• _Written problem_:
Quote each line exactly, from the line that contains "Based on the" down to the last line of the listing, and no other lines.

• _Material provided_:
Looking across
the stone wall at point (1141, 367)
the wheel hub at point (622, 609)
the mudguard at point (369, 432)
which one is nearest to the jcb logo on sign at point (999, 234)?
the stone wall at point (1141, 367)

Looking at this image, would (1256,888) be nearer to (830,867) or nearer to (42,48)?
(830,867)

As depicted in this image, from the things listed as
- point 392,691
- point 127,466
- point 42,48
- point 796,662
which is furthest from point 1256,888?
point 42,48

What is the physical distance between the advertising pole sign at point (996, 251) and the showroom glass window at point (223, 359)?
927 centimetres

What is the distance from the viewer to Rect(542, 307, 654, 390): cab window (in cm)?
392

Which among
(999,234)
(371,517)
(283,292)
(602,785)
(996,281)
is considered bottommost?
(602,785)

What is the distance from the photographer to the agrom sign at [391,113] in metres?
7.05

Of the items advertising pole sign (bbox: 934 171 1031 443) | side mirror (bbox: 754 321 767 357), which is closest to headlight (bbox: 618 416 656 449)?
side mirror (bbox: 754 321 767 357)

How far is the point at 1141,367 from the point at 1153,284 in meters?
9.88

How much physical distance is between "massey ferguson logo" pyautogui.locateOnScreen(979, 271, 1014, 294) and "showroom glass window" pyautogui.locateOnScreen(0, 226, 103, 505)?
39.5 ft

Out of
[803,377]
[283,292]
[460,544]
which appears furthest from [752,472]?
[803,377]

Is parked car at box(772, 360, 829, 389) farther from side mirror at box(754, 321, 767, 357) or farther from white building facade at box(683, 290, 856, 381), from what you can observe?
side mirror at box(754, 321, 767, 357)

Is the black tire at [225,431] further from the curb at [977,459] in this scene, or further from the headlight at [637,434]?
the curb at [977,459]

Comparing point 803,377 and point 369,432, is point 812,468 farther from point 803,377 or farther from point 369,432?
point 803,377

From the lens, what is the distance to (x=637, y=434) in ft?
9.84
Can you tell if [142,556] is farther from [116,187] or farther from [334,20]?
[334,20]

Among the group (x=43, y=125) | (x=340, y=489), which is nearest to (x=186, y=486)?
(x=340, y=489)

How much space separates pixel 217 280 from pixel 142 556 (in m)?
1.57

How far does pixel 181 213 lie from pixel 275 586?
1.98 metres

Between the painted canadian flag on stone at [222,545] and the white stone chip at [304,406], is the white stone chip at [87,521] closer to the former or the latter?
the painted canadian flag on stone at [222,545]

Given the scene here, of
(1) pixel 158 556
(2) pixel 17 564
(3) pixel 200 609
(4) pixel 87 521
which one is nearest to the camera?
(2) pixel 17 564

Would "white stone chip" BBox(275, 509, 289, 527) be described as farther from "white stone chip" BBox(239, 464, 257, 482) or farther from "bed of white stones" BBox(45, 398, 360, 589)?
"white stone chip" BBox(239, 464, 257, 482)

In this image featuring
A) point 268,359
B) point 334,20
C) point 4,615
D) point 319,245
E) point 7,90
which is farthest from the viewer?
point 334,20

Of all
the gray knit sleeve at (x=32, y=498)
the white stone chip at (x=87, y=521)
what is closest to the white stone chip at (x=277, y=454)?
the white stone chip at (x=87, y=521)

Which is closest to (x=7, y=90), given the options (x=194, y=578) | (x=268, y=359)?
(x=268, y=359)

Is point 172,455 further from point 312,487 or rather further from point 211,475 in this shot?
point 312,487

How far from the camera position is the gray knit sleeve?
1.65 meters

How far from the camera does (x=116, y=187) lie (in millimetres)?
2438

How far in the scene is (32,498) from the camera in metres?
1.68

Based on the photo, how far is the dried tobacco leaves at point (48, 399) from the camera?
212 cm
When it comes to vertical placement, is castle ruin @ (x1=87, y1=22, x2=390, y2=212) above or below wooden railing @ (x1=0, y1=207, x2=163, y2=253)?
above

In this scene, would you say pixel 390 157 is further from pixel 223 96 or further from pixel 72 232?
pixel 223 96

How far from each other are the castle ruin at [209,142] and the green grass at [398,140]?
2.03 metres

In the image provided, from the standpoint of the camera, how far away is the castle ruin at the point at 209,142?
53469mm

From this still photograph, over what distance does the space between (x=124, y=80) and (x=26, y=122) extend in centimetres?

• _Solution to the exercise_:
Based on the photo, how far is the dried tobacco leaves at point (48, 399) from the camera?
212 cm
When it comes to vertical placement, is castle ruin @ (x1=87, y1=22, x2=390, y2=212) above or below wooden railing @ (x1=0, y1=207, x2=163, y2=253)?
above

In this scene, would you say pixel 390 157 is further from pixel 223 96 or further from pixel 72 232?
pixel 223 96

How far from each other are the castle ruin at [209,142] and the green grass at [398,140]?
2.03 metres

In the image provided, from the standpoint of the camera, how far away is the castle ruin at the point at 209,142?
53469mm

From this still photograph, over what distance does the space between (x=124, y=80) and (x=26, y=122) extend in centimetres?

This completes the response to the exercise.